Eating healthy and exercise has been proven to help prevent diabetes, heart disease, obesity and many forms of cancer. It’s also key to memory, focus and preventing disease as we age, to remember that your brain is a muscle.
“The brain is like a muscle. When it is in use we feel very good. Understanding is joyous.” -Carl Sagan
Focus on the brain as a muscle demands maintenance through healthy fuel and fitness. This healthy attitude requires you to integrate its’ maintenance with the focus you attend to your body. Rebecca Katz, the author of The Healthy Mind Cookbook: Big Flavor Recipes To Enhance Brain Function, Mood, Memory, and Mental Clarity attributes brain fog and depression as proof of the brain-body connection. She believes “the kitchen and the gym may hold the keys to clear thinking.“
An emerging study has been investigating the connection of the heart-healthy Mediterranean diet with its blend of olive oils, whole grains, vegetables and lean meats and brain health. Health.usnews.com reports, The MIND diet, which stands for “Mediterranean-DASH Intervention for Neurodegenerative Delay,” was developed by Martha Clare Morris, a nutritional epidemiologist at Rush University Medical Center, through a study funded by the National Institute on Aging and published online February 2015.
Morris’ team followed the food intake of 923 Chicago-area seniors. Over 4.5 years, 144 participants developed Alzheimer’s disease. The longer people had followed the MIND diet patterns, the less risk they appeared to have. Even people who made “modest” changes to their diets – who wouldn’t have fit the criteria for DASH or Mediterranean – had less risk of developing Alzheimer’s. The study found the MIND diet lowered Alzheimer’s risk by about 35 percent for people who followed it moderately well and up to 53 percent for those who adhered to it rigorously.

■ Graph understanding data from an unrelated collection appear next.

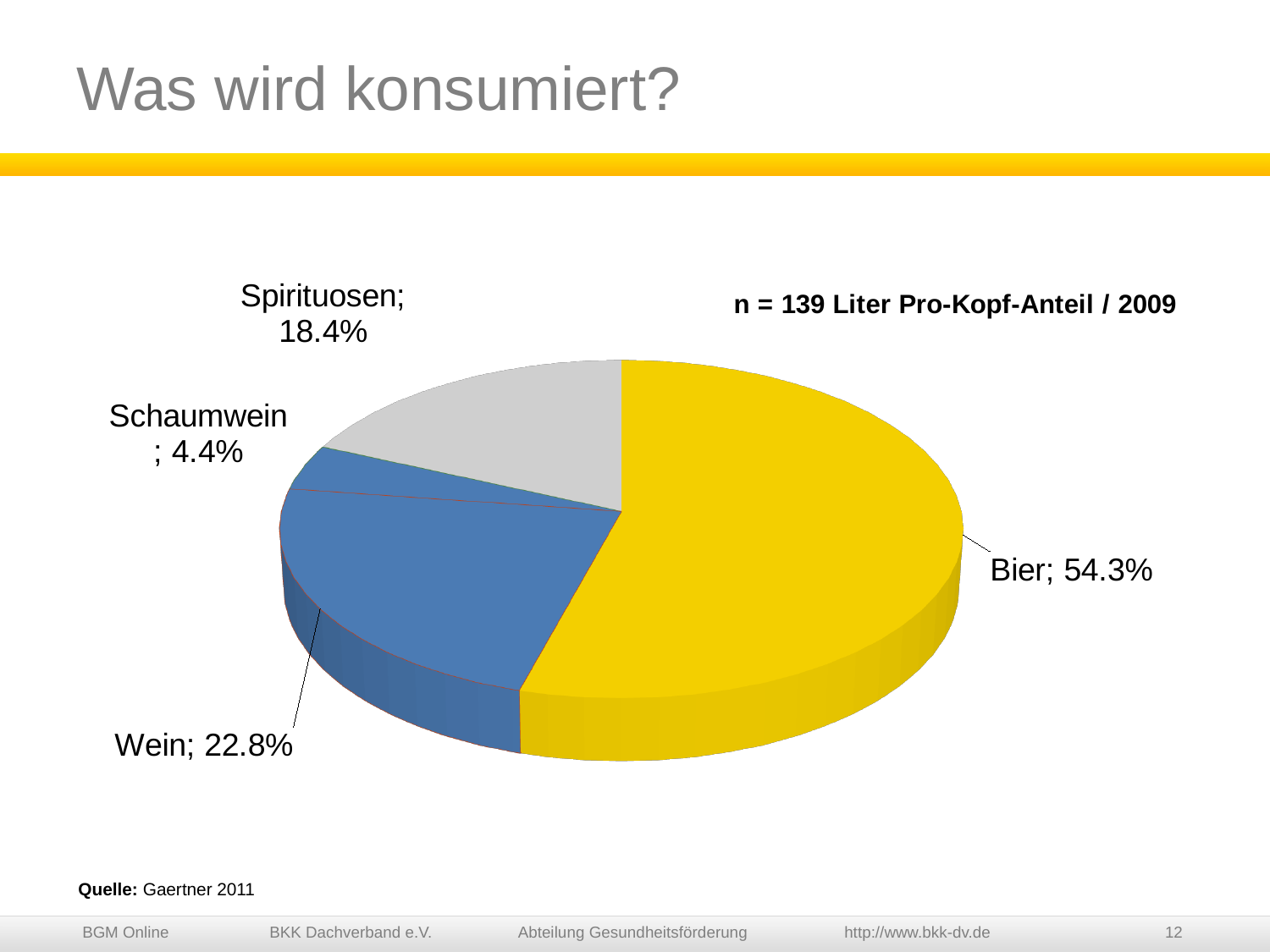
What is the difference in percentage points between the shares of Wein and Spirituosen? 4.4 What is the total per-capita amount in litres stated next to the chart? 139 Liter What share of the pie does Schaumwein have? 4.4% Which category has the smallest share of the pie? Schaumwein What share of the pie does Bier have? 54.3% What kind of chart is shown on the slide? Pie chart What is the difference in percentage points between the shares of Bier and Wein? 31.5 What share of the pie does Spirituosen have? 18.4% What share of the pie does Wein have? 22.8% Which category has the largest share of the pie? Bier How many categories are shown in the pie chart? 4 Which has a larger share, Wein or Spirituosen? Wein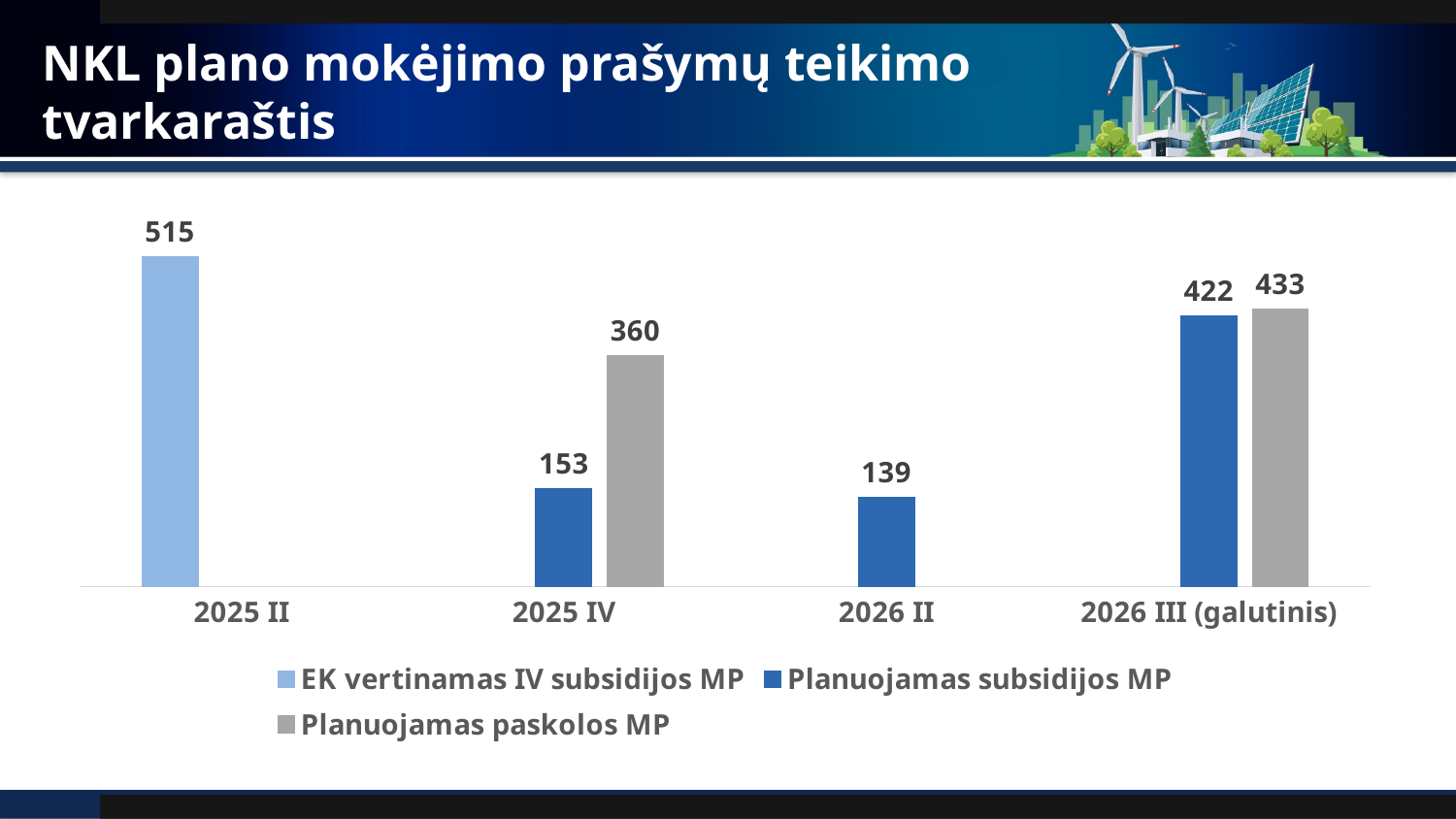
What is the value of Planuojamas subsidijos MP for 2026 II? 139 What is the value of Planuojamas subsidijos MP for 2025 IV? 153 Which is larger: Planuojamas subsidijos MP for 2025 IV or Planuojamas paskolos MP for 2025 IV? Planuojamas paskolos MP Which category has the lowest Planuojamas subsidijos MP value? 2026 II Which category has the highest Planuojamas subsidijos MP value? 2026 III (galutinis) What is the difference between Planuojamas paskolos MP for 2026 III (galutinis) and for 2025 IV? 73 What is the title of the slide containing the chart? NKL plano mokėjimo prašymų teikimo tvarkaraštis What is the value of EK vertinamas IV subsidijos MP for 2025 II? 515 How many series does the legend list? 3 How many categories are shown on the x axis? 4 What kind of chart is shown on the slide? Bar chart What is the value of Planuojamas paskolos MP for 2026 III (galutinis)? 433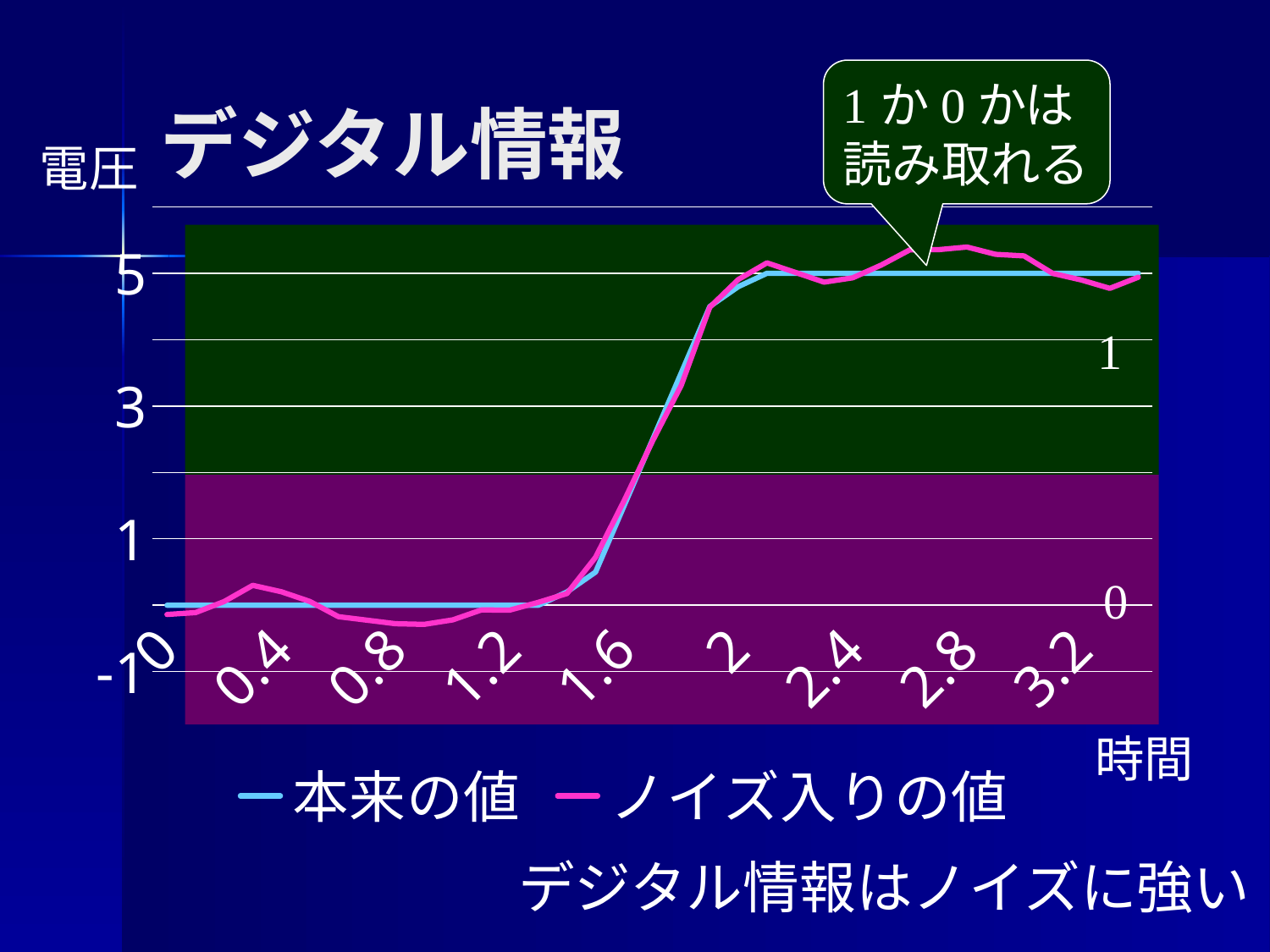
At time 0.4, which series has the larger value, 本来の値 or ノイズ入りの値? ノイズ入りの値 What is the value of 本来の値 at time 2.4? 5 How many series does the legend list? 2 What kind of chart is shown on the slide? line chart At time 0.8, which series has the larger value, 本来の値 or ノイズ入りの値? 本来の値 How many tick labels are shown on the x axis? 9 What is the title of the chart? デジタル情報 What is the value of 本来の値 at time 2.8? 5 Is the value of ノイズ入りの値 at time 2.4 greater or less than 3? greater Is the value of 本来の値 at time 0.8 greater or less than 1? less Does the 本来の値 line rise or fall between time 1.6 and time 2? rise What are the two series named in the legend? 本来の値, ノイズ入りの値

- Every day, you eat at least three servings of whole grains, a salad and another vegetable.
- The MIND diet recommends drinking a glass of wine. (While a little alcohol consumption seems to be better for the brain than none at all, you could skip the wine since it’s not necessary to follow the guidelines to the letter to benefit.)
- On most days you snack on nuts, and every other day you eat half a cup of beans.
- You eat fish weekly, and poultry at least once per week.
- A half-cup serving of berries (blueberries are best) are recommended and olive oil is preferred.
The brain connection with exercise is not completely understood, but it’s accepted that exercise changes your brain chemistry.
Also, that “exercise helps the brain factor that helps new brain cells to form, while keeping existing neurons young.” (CookingLight.com).
The research on the MIND diet continues and there is support for its healthy diet recommendations for brain health.